Would it be possible to have a history which is saved from one device to another? Sadly the history is not attached to my user profile neither.

Thanks!


----------



## bearded

linuxo said:


> Sadly the history is not attached to my user profile neither.


Hi
In your profile, at the end of the 'Postings' page, you have a button ''See all threads by linuxo'' and there you can find a list of your searches.
Whether these can be saved ''from one device to another'' I cannot tell.  I'm sure technologically more competent members will help you.


----------



## linuxo

I meant the "saved searches" in the main page of wordreference.com, not for the forum!
In the main page, there's the possibility to save the searches: see on the left sidebar, near the bottom, if I check "save history":


----------



## mkellogg

For now, it only saves the dictionary searches to the local machine.  A change that we plan ot make within the year might do what you want, but it won't come very soon.


----------



## linuxo

Thanks mkellogg
I'm looking forward to it!


----------



## komatta

mkellogg said:


> For now, it only saves the dictionary searches to the local machine.  A change that we plan ot make within the year might do what you want, but it won't come very soon.


How do we check the saved searches or search history for words we looked up?


----------



## mkellogg

komatta said:


> How do we check the saved searches or search history for words we looked up?

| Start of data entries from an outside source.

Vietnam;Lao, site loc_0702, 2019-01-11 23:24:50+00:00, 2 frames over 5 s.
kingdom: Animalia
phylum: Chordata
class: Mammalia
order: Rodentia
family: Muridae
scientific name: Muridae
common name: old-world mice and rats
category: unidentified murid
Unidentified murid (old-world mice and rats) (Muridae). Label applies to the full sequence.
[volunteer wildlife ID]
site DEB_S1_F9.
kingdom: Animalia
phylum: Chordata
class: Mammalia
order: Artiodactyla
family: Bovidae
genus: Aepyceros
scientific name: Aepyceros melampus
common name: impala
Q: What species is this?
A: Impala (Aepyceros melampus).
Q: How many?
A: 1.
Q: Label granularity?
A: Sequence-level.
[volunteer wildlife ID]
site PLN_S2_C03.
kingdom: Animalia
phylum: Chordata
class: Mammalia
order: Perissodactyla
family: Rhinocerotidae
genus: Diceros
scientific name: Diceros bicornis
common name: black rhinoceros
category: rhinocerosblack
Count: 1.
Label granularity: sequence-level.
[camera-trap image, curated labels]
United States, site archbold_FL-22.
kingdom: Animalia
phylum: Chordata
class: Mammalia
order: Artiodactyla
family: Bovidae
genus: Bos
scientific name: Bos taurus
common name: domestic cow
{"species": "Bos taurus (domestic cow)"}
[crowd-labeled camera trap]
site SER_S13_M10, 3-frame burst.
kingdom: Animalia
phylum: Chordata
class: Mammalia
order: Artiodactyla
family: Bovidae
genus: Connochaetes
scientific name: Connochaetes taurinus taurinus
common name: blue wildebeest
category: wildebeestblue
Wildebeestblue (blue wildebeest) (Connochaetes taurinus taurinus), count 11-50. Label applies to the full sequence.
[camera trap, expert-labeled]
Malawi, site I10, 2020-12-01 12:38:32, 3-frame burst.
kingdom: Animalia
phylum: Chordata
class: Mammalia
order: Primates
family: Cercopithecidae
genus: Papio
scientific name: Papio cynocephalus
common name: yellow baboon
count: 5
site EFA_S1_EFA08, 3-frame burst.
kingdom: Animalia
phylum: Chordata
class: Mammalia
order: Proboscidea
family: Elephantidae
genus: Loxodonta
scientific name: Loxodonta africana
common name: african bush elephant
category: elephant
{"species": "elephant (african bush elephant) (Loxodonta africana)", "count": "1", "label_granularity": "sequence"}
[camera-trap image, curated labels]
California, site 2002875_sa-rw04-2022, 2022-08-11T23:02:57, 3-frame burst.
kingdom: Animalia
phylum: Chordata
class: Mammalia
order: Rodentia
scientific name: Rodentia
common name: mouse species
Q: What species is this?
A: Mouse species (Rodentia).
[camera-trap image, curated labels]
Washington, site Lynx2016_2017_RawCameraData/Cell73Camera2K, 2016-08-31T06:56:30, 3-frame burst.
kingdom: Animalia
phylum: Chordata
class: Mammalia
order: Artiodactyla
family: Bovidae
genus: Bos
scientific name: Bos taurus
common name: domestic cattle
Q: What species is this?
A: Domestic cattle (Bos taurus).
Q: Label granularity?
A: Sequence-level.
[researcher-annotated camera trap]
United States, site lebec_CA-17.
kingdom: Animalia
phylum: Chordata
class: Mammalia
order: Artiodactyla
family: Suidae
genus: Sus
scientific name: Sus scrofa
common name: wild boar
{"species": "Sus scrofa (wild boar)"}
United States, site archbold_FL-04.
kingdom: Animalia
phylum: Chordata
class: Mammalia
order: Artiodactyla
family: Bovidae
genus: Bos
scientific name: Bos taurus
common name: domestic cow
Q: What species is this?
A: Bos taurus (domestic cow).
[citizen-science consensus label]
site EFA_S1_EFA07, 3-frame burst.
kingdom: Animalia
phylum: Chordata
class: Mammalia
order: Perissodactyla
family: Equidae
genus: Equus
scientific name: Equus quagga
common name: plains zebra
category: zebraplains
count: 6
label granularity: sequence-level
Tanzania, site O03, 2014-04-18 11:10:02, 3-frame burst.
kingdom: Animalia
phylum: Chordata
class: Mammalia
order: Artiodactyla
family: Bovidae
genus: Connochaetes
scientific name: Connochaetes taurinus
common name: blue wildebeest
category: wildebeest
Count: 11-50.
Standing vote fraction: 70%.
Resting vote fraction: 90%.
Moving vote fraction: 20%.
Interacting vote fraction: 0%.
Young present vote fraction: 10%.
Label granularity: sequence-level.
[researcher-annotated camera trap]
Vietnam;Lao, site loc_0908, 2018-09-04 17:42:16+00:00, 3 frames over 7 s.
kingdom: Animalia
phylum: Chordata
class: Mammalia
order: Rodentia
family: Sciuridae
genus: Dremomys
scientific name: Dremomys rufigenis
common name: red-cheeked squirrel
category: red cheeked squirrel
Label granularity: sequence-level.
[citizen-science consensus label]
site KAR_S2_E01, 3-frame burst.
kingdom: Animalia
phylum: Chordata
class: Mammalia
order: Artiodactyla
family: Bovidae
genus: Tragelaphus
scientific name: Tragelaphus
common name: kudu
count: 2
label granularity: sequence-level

When viewed on a computer, not a phone, you can see them in the left column.  You might need to turn the feature on for it to start saving your searches.


----------



## komatta

mkellogg said:


> When viewed on a computer, not a phone, you can see them in the left column.  You might need to turn the feature on for it to start saving your searches.


Thanks.  I see that the saved searches are coming up now.  It would be nice to be able to view these cross-devices.


----------